WHAT TO DO >>
[A] Answer these questions from the Broncs text:
(i) What were the team colors?
(ii) Through what year did LHS play baseball at Bengal Field?
(iii) Which franchise were the Broncs affiliated with from 1967 to 1970?
[B] In the Broncs text, rename "board of directors" as "governing board" and write out the part from "The Broncs had" to "on the stockholders.".

The Broncs had two distinctions:
1. They played in the smallest town in America to have a professional baseball team (1960 census = 12,691^); and
2. They were the only professional baseball team to be operated without a business manager. During their entire existence, they were run by a board of directors centered on the stockholders.
The team colors were blue and white and the ballpark was Bengal Field; at 11th Avenue and 14th Street, it is now the football-only venue of Lewiston High School, with a grandstand on its west sideline. When it was a baseball stadium for the Lewiston Broncs, home plate was in the northeast corner of the property at 15th Street, resulting in an unorthodox southwest alignment (home to center field). (The recommended alignment is east-northeast.) LHS played baseball there through 1983.

^ Note: The Orchards area of south Lewiston was unincorporated until late 1969.

==Affiliations==
The Broncs were affiliated with four major league franchises:

| Year | Affiliation |
|---|---|
| 1952 | Independent |
| 1953 | St. Louis Browns |
| 1954 | Baltimore Orioles |
| 1955–56 | Independent |
| 1957 | Philadelphia Phillies |
| 1958–59 | Independent |
| 1960–66 | Kansas City Athletics |
| 1967–70 | St. Louis Cardinals |
| 1971 | Independent |
| 1972 | Baltimore Orioles |
| 1973–74 | Oakland Athletics |

- The St. Louis Browns became the Baltimore Orioles in 1954.
- The Kansas City Athletics moved to Oakland in 1968.

DATASET ENTRIES >>
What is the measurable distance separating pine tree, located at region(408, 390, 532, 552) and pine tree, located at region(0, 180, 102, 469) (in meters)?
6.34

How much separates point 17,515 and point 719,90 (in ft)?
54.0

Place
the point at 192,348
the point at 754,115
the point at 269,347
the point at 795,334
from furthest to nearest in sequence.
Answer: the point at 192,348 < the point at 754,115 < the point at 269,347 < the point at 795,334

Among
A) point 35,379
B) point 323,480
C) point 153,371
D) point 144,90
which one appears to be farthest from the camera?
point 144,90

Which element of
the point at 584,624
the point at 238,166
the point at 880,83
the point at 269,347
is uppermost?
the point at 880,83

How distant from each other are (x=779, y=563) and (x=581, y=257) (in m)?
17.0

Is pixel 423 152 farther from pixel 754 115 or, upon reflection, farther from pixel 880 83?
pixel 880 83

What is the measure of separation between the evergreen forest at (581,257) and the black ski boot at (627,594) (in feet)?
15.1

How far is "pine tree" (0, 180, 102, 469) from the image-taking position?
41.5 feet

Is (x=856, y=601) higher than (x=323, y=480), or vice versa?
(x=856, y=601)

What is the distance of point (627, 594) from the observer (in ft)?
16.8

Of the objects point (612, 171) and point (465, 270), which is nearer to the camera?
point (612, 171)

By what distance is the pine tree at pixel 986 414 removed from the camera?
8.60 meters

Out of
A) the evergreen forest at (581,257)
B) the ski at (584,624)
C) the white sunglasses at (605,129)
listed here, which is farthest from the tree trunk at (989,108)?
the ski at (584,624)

WRITTEN RESPONSES >>
[A]
(i) Blue and white
(ii) 1983
(iii) The St. Louis Cardinals

[B]
The Broncs had two distinctions:
1. They played in the smallest town in America to have a professional baseball team (1960 census = 12,691^); and
2. They were the only professional baseball team to be operated without a business manager. During their entire existence, they were run by a governing board centered on the stockholders.